── Entries provided

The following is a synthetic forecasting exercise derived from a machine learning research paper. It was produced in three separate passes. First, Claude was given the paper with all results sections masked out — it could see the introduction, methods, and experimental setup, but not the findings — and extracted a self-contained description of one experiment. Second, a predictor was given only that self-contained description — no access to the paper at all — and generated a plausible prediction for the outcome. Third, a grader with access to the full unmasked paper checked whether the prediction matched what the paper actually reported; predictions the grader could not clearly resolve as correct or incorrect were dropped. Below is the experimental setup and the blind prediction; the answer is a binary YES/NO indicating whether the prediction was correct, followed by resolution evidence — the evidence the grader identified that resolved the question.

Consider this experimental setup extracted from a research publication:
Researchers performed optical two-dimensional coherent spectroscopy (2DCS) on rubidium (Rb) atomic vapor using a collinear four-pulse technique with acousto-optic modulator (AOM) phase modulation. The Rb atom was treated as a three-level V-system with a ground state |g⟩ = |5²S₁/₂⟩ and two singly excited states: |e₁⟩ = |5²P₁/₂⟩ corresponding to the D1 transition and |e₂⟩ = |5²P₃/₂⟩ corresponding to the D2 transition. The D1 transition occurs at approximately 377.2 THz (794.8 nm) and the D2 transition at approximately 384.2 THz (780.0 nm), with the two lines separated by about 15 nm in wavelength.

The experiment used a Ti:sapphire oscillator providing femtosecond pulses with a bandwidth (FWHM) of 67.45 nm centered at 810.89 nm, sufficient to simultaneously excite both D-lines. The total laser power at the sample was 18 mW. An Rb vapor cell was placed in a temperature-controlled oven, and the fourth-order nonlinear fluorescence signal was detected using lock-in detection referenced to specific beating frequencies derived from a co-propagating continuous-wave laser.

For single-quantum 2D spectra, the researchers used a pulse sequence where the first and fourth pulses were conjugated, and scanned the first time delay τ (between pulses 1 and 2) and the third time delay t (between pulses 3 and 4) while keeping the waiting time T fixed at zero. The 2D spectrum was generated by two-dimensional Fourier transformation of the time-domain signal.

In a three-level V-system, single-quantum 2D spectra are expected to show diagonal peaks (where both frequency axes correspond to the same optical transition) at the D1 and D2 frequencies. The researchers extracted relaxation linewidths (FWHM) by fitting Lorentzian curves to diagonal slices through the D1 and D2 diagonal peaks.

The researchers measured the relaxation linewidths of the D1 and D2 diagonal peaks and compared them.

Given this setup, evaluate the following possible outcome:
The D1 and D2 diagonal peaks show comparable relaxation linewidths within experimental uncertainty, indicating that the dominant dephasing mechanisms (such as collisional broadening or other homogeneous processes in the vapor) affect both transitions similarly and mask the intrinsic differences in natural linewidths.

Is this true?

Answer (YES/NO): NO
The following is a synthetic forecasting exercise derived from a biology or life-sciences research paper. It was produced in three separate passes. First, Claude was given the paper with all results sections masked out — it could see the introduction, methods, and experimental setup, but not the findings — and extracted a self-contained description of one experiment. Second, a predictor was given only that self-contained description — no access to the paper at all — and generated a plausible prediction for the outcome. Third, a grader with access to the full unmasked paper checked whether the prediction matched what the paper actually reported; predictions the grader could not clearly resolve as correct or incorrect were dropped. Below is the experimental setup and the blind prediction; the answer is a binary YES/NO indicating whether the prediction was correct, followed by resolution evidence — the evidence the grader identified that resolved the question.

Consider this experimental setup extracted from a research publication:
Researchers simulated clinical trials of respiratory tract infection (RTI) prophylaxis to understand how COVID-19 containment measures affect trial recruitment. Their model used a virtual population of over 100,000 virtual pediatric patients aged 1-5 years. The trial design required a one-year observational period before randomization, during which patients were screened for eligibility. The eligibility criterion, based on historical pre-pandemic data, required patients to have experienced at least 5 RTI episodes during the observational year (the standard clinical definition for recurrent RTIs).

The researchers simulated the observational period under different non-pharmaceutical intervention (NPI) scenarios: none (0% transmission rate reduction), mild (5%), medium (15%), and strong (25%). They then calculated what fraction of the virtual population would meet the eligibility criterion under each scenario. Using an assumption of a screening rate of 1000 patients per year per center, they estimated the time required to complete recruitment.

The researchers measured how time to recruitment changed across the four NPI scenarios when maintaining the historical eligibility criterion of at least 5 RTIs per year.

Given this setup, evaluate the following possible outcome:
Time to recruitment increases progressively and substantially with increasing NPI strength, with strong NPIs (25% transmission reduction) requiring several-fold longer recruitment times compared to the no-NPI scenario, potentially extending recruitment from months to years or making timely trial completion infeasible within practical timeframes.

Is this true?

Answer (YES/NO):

────
── Entries provided

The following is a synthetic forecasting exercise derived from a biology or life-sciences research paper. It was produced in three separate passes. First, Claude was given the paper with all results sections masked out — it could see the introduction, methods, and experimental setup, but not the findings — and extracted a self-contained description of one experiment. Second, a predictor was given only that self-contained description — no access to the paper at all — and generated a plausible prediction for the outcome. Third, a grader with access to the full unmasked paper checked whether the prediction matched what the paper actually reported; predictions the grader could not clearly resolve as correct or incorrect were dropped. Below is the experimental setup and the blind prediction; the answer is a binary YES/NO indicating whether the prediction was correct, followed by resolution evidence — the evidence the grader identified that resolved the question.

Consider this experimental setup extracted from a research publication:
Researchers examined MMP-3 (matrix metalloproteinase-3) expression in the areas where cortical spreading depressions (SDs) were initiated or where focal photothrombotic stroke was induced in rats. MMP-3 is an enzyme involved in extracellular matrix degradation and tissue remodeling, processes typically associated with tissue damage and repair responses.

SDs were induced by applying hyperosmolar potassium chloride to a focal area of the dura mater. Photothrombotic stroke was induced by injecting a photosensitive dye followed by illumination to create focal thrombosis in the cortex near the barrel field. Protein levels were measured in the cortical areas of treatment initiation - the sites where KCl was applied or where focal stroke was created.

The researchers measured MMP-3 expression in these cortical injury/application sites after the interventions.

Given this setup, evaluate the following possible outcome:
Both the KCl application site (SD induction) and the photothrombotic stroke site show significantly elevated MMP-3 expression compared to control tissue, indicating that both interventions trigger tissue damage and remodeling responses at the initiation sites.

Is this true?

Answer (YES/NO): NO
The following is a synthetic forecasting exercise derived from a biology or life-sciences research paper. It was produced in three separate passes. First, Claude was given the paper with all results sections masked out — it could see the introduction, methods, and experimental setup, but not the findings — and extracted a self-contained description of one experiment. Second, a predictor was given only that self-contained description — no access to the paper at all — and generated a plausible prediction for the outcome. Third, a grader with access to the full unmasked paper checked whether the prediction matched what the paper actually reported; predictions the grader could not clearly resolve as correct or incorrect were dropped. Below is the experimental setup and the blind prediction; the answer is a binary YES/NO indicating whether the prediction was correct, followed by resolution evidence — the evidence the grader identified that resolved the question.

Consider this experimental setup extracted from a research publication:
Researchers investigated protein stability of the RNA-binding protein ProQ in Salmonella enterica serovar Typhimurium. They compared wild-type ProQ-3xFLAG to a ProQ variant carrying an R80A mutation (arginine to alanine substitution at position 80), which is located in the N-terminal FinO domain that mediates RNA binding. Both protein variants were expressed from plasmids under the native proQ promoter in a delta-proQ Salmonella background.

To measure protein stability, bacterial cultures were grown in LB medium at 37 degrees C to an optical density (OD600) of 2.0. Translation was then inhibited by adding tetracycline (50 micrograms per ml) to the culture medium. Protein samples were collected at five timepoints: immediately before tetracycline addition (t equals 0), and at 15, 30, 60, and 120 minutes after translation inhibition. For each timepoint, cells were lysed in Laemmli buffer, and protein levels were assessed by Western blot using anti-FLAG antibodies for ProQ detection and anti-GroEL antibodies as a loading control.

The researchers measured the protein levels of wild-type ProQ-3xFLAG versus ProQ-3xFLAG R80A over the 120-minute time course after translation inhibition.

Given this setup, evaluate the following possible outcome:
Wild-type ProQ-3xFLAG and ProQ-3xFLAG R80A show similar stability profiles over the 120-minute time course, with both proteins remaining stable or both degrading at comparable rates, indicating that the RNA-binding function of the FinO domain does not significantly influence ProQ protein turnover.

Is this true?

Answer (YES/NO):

────
── Entries provided

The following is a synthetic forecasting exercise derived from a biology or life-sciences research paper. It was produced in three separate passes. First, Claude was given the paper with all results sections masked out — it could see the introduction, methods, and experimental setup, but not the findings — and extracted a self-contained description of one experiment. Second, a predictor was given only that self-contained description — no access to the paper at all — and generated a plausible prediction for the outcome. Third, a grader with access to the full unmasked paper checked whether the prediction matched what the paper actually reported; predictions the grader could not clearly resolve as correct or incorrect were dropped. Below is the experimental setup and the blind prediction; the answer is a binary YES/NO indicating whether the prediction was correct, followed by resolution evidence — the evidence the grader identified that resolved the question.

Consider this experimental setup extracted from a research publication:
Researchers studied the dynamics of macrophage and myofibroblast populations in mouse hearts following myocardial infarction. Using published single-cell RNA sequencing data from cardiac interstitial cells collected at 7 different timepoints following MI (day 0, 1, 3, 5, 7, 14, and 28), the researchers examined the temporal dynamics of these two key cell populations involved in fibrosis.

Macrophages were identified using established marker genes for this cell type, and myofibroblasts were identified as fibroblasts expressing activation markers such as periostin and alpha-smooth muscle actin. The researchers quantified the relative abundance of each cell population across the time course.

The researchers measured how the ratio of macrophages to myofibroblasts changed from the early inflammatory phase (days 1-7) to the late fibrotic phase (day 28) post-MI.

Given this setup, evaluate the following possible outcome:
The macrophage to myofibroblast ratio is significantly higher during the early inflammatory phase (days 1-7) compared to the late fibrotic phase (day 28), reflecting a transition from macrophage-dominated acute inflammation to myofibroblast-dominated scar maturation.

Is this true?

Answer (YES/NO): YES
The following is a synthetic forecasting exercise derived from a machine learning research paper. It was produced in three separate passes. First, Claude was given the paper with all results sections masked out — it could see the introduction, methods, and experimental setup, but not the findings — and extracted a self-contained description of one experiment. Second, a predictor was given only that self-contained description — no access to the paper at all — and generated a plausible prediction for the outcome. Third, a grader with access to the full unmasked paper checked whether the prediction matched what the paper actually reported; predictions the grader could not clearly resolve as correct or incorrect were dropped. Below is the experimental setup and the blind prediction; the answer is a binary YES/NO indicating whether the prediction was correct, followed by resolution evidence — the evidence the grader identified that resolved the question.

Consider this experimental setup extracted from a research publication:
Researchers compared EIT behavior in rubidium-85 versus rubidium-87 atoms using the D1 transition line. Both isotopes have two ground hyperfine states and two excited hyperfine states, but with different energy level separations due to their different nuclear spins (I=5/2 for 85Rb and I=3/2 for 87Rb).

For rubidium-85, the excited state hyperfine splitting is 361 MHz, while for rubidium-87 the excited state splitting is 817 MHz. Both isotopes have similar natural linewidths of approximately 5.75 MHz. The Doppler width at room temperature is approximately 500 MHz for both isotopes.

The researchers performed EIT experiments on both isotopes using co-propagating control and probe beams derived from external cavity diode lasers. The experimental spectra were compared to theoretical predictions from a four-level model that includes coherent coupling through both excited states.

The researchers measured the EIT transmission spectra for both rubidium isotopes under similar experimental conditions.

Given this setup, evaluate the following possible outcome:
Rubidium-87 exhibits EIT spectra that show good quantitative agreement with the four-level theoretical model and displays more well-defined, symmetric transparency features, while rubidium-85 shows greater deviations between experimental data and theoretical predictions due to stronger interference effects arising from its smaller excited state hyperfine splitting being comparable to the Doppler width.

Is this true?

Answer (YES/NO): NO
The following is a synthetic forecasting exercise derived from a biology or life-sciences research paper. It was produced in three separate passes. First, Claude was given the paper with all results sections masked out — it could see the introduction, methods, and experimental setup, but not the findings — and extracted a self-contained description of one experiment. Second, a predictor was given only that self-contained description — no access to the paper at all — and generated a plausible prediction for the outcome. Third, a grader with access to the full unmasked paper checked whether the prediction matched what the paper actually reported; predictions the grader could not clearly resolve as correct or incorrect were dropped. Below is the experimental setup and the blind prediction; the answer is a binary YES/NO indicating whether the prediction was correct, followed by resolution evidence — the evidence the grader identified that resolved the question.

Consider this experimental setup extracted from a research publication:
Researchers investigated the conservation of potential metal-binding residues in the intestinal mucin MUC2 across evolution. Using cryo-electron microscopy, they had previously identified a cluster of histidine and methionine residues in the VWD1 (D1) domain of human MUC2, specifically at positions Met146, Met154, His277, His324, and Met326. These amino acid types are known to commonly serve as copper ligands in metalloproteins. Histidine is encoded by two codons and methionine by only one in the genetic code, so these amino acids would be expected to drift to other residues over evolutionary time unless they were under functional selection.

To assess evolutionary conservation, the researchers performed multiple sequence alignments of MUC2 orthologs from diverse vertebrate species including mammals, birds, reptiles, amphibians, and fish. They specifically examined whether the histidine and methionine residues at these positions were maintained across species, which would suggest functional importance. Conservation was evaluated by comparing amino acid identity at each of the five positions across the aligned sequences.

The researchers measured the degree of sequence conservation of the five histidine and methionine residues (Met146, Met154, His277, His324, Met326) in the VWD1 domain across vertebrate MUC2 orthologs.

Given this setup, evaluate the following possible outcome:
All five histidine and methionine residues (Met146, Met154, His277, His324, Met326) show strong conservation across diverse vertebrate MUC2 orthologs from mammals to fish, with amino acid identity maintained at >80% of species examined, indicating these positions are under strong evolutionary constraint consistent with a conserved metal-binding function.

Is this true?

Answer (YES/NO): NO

────

Try it. Reproduce exactly the entries above, limited to the lines from the one with "The researchers measured how the" through the one with "Researchers compared EIT", both included.

Task output.
The researchers measured how the ratio of macrophages to myofibroblasts changed from the early inflammatory phase (days 1-7) to the late fibrotic phase (day 28) post-MI.

Given this setup, evaluate the following possible outcome:
The macrophage to myofibroblast ratio is significantly higher during the early inflammatory phase (days 1-7) compared to the late fibrotic phase (day 28), reflecting a transition from macrophage-dominated acute inflammation to myofibroblast-dominated scar maturation.

Is this true?

Answer (YES/NO): YES
The following is a synthetic forecasting exercise derived from a machine learning research paper. It was produced in three separate passes. First, Claude was given the paper with all results sections masked out — it could see the introduction, methods, and experimental setup, but not the findings — and extracted a self-contained description of one experiment. Second, a predictor was given only that self-contained description — no access to the paper at all — and generated a plausible prediction for the outcome. Third, a grader with access to the full unmasked paper checked whether the prediction matched what the paper actually reported; predictions the grader could not clearly resolve as correct or incorrect were dropped. Below is the experimental setup and the blind prediction; the answer is a binary YES/NO indicating whether the prediction was correct, followed by resolution evidence — the evidence the grader identified that resolved the question.

Consider this experimental setup extracted from a research publication:
Researchers compared EIT behavior in rubidium-85 versus rubidium-87 atoms using the D1 transition line. Both isotopes have two ground hyperfine states and two excited hyperfine states, but with different energy level separations due to their different nuclear spins (I=5/2 for 85Rb and I=3/2 for 87Rb).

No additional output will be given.